The young man sat up and tried to push his chair back. "I'm all right," he said thickly. "Where - where've you been?"

She came right into the room and pushed the door to behind her. It shut with a bang that made the man start.

"My God, you make me sick!" she said bitterly. "Where have I been? You know very well where I've been!

You're rotten, Mark! A rotten, drunken swine!"

"Oh, dry up!" he said angrily. He staggered to his feet and brushed past her to the door. She heard him presently in the scullery and guessed that he was dowsing his fuddled head in the sink. Her lip curled. She pulled off her hat and threw it on to a chair and went over to turn down the oil-lamp, which was smoking.

The man came back into the room. He looked ashamed and would not meet her eyes. "I'm sorry, Shirley," he muttered. "Don't know how it happened.
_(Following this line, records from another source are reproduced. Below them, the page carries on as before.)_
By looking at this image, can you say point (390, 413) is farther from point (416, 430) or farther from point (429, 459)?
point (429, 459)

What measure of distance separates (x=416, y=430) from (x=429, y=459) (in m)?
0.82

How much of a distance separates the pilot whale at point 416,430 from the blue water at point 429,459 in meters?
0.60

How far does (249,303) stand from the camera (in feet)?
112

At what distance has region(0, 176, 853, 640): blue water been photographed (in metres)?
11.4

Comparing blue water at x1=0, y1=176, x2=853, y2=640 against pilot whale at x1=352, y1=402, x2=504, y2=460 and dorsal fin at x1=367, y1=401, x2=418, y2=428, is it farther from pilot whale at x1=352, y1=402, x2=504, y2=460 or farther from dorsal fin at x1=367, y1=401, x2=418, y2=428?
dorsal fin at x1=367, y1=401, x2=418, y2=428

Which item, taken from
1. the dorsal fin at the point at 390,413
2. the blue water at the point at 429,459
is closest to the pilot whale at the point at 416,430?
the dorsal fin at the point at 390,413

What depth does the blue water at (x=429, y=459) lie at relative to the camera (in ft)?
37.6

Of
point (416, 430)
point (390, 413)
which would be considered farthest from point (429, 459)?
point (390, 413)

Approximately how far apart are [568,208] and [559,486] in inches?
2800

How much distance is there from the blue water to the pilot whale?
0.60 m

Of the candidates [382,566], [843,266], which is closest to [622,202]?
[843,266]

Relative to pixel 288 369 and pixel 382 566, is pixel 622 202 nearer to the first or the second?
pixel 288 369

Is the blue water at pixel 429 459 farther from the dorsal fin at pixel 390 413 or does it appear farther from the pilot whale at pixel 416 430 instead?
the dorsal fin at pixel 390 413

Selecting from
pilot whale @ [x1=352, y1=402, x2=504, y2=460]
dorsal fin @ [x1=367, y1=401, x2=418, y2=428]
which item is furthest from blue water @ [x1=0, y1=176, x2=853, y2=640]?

I swear I didn't have more than a couple of drinks — well, three at the outside. I didn't even mean to go into the damned pub, but that farmer chap from what's the name of the place - ?"

"Oh, what does it matter?" she said impatiently. "You couldn't even keep off the drink for one night. You knew what you'd got to do, too."
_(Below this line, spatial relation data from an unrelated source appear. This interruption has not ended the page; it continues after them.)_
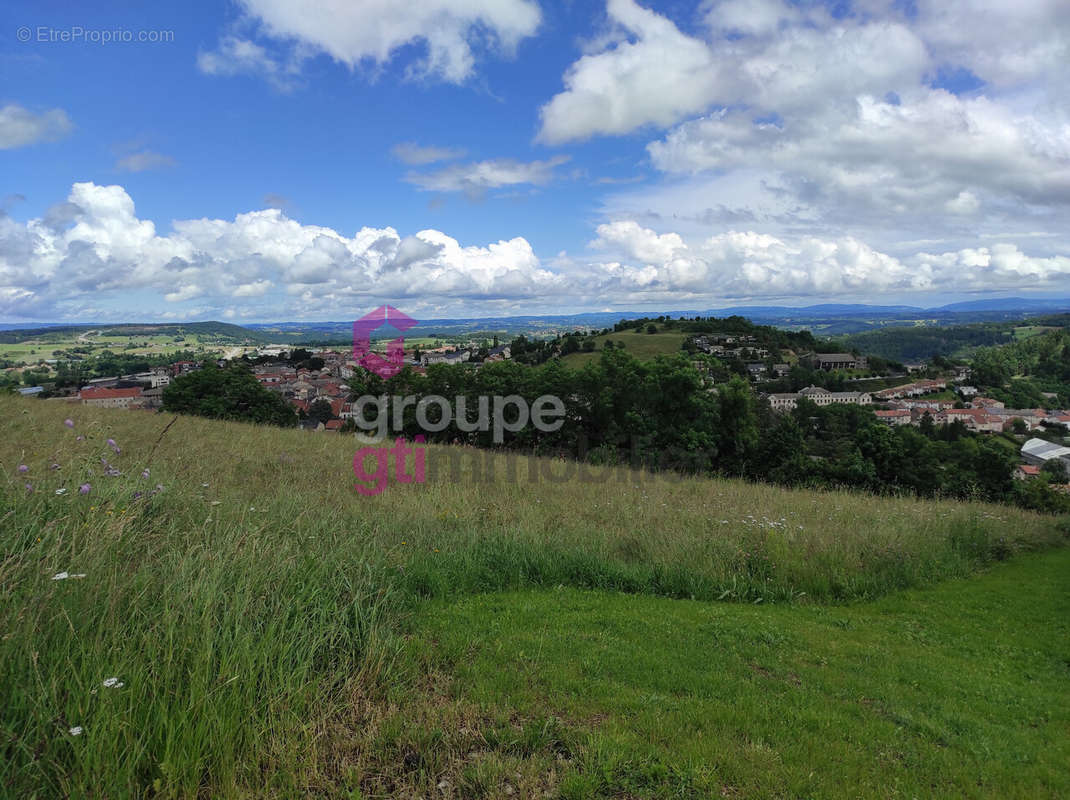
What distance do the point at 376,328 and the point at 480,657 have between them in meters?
6.06

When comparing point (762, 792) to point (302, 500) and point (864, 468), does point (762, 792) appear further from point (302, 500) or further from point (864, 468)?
point (864, 468)

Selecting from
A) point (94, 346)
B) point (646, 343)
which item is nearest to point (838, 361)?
point (646, 343)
"Oh, don't rag me, Shirley!" he said, a kind of weary exasperation in his voice. "All right, all right, I know I'm a swine. You needn't rub it in. Had to meet that fellow, hadn't I? I suppose you went instead."

She took the gun out of her pocket and laid it down and began to unbuckle her coat. "Yes, I went," she said briefly.

"Nothing in it, I suppose? I've always said it was a hoax. Only you would come down to this rotten hole and make me live in a filthy, draughty cottage all to go chasing red herrings…' He broke off, his eyes riveted on her coat. "Gosh, Shirley - what's that?" he asked hoarsely.